Federal Court stays order to produce immigration histories of potentially large class

Government minister claims order may impact privacy rights of non-parties to detention review

Federal Court stays order to produce immigration histories of potentially large class
Federal Court
By Bernise Carolino
Dec 11, 2025 / Share

Canada’s Federal Court stayed a production order that would compel the disclosure of the personal information and immigration histories of a potentially large class, including anyone that the Canada Border Services Agency (CBSA) had removed to Somalia. 

In Canada (Public Safety and Emergency Preparedness) v. Sharif, 2025 CanLII 127091 (FC), the respondent was a Somali citizen who received refugee status in Egypt in 2013 and resettled as a permanent resident in Canada in 2019. 

The relevant authorities hospitalized the respondent as a psychiatric patient several times and convicted him of drug trafficking and sexual assault. 

Due to the latter conviction, the Immigration Division (ID) found the respondent inadmissible to Canada under s. 36(1)(a) of the Immigration and Refugee Protection Act, 2001. Thus, he lost his permanent resident status and faced deportation to Somalia. 

On May 16, authorities began holding the respondent in immigration detention. Over eight detention reviews, the ID found that the respondent presented a flight risk and a public danger. 

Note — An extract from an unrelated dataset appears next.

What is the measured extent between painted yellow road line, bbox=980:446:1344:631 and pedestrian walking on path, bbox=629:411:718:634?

On Oct. 17, the Ontario Court of Appeal ruled that removing the respondent from Canada before the final determination of his motion for leave to appeal and/or appeal would result in irreparable harm, specifically the loss of his appeal rights. 

On Nov. 10, the ID issued a production order as part of an ongoing detention review. On Nov. 14, the minister of public safety and emergency preparedness received an extension of time to meet the production order. 

On Nov. 20, as the applicant in the present matter, the minister applied for a reconsideration of the production order. The next day, the ID refused to reconsider. On Nov. 24, the ID directed the applicant to produce the remaining documents by Nov. 26. 

On Nov. 25, the applicant filed an application for leave and judicial review (ALJR) of the production order. The following day, the applicant moved to stay the effects of the production order until the Federal Court resolved the ALJR. 

Production order stayed

The Federal Court stayed the production order until the determination of the underlying application for leave and judicial review. The court ruled that the applicant met all three prongs of the tripartite test in Toth v Canada (Minister of Employment and Immigration), 1988 CanLII 1420 (FCA). 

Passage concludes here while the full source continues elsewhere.